Identification and characterization of an optimized PI3Kg-derived peptide for the treatment of airway obstructive diseases

Cystic fibrosis (CF), the most common genetic disease among Caucasians, is caused by mutations in the cystic fibrosis transmembrane conductance regulator (CFTR) gene encoding a cAMP-dependent chloride transporter expressed in secretory epithelia. CFTR dysfunction occurs in several obstructive airway disorders and results in defective mucociliary clearance, airway mucus thickening and chronic inflammation, ultimately leading to respiratory failure. Recently, the approval of CFTR-modulating drugs aimed at rescuing the molecular defect of the mutant protein revolutionized CF therapy, but limited efficacy and high costs constitute major drawbacks. Previous studies from our group demonstrated that the phosphoinositide 3-kinase γ (PI3Kγ) exhibits a scaffold function promoting the activation of cAMP-degrading phosphodiesterases through their protein kinase A (PKA)-mediated phosphorylation, and that inhibition of this anchoring activity through a PI3Kγ-derived mimetic peptide (PI3Kγ-MP) induces CFTR activation by enhancing cAMP levels in the lungs. Since thick mucus and proteolytic enzymes represent key barriers to peptide-based drug efficacy in obstructive pulmonary disorders, here we screened a new library of peptides derived from the PI3Kγ-MP lacking a predicted degradation site.

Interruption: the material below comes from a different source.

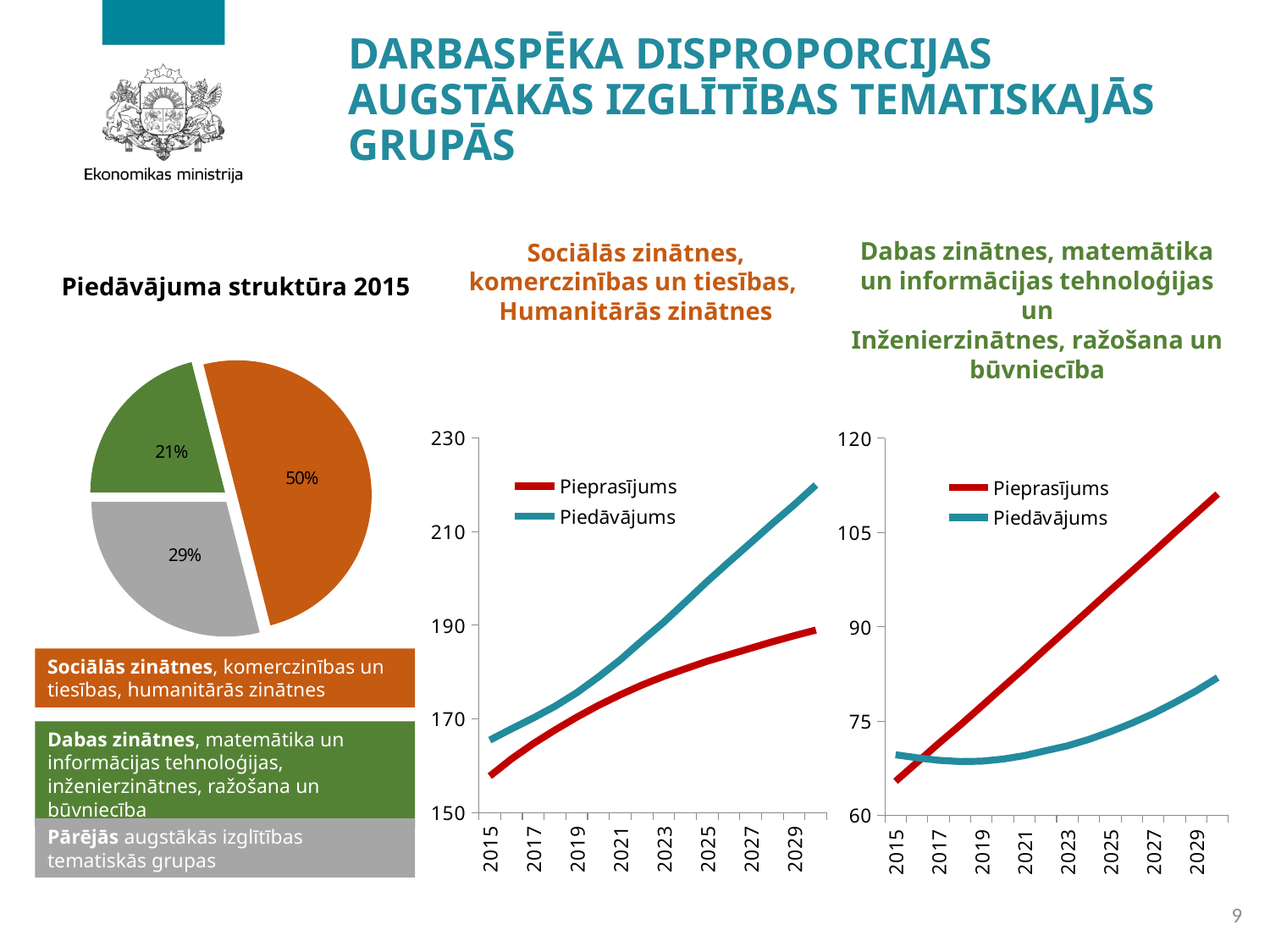
In the pie chart 'Piedāvājuma struktūra 2015', which group has the smallest share? Dabas zinātnes, matemātika un informācijas tehnoloģijas, inženierzinātnes, ražošana un būvniecība How many slices does the pie chart 'Piedāvājuma struktūra 2015' have? 3 In the chart 'Sociālās zinātnes, komerczinības un tiesības, Humanitārās zinātnes', is the Piedāvājums value at the end of the period greater or less than 210? greater In the chart 'Sociālās zinātnes, komerczinības un tiesības, Humanitārās zinātnes', is the Pieprasījums value in 2015 greater or less than 170? less In the pie chart 'Piedāvājuma struktūra 2015', what share does the green slice (Dabas zinātnes, matemātika un informācijas tehnoloģijas, inženierzinātnes, ražošana un būvniecība) have? 21% How many series does the legend of the chart 'Dabas zinātnes, matemātika un informācijas tehnoloģijas un Inženierzinātnes, ražošana un būvniecība' list? 2 What kind of chart is the chart titled 'Sociālās zinātnes, komerczinības un tiesības, Humanitārās zinātnes'? Line chart In the pie chart 'Piedāvājuma struktūra 2015', what is the difference in percentage points between the grey slice (Pārējās) and the green slice (Dabas zinātnes)? 8 In the chart 'Sociālās zinātnes, komerczinības un tiesības, Humanitārās zinātnes', does the Piedāvājums line rise or fall from 2015 to 2029? Rises In the pie chart 'Piedāvājuma struktūra 2015', what share does the orange slice (Sociālās zinātnes, komerczinības un tiesības, humanitārās zinātnes) have? 50% In the chart 'Dabas zinātnes, matemātika un informācijas tehnoloģijas un Inženierzinātnes, ražošana un būvniecība', which series is higher at the end of the period, Pieprasījums or Piedāvājums? Pieprasījums In the chart 'Dabas zinātnes, matemātika un informācijas tehnoloģijas un Inženierzinātnes, ražošana un būvniecība', is the Pieprasījums value at the end of the period greater or less than 105? greater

By assessing cAMP increases, we identified and further optimized a candidate lead exhibiting higher potency and resistance to enzymatic digestion in vitro, while maintaining selectivity for the PI3Kγ-PKA complex. In mice, intratracheal administration of the optimized peptide locally raised cAMP concentrations, while PAMPA assays showed improved phospholipid bilayer penetration ability compared to the parent molecule. Finally, the candidate lead exhibited increased stability to sputum from CF and bronchiectasis patients, designating this new molecule as a valid candidate for the treatment of obstructive respiratory diseases.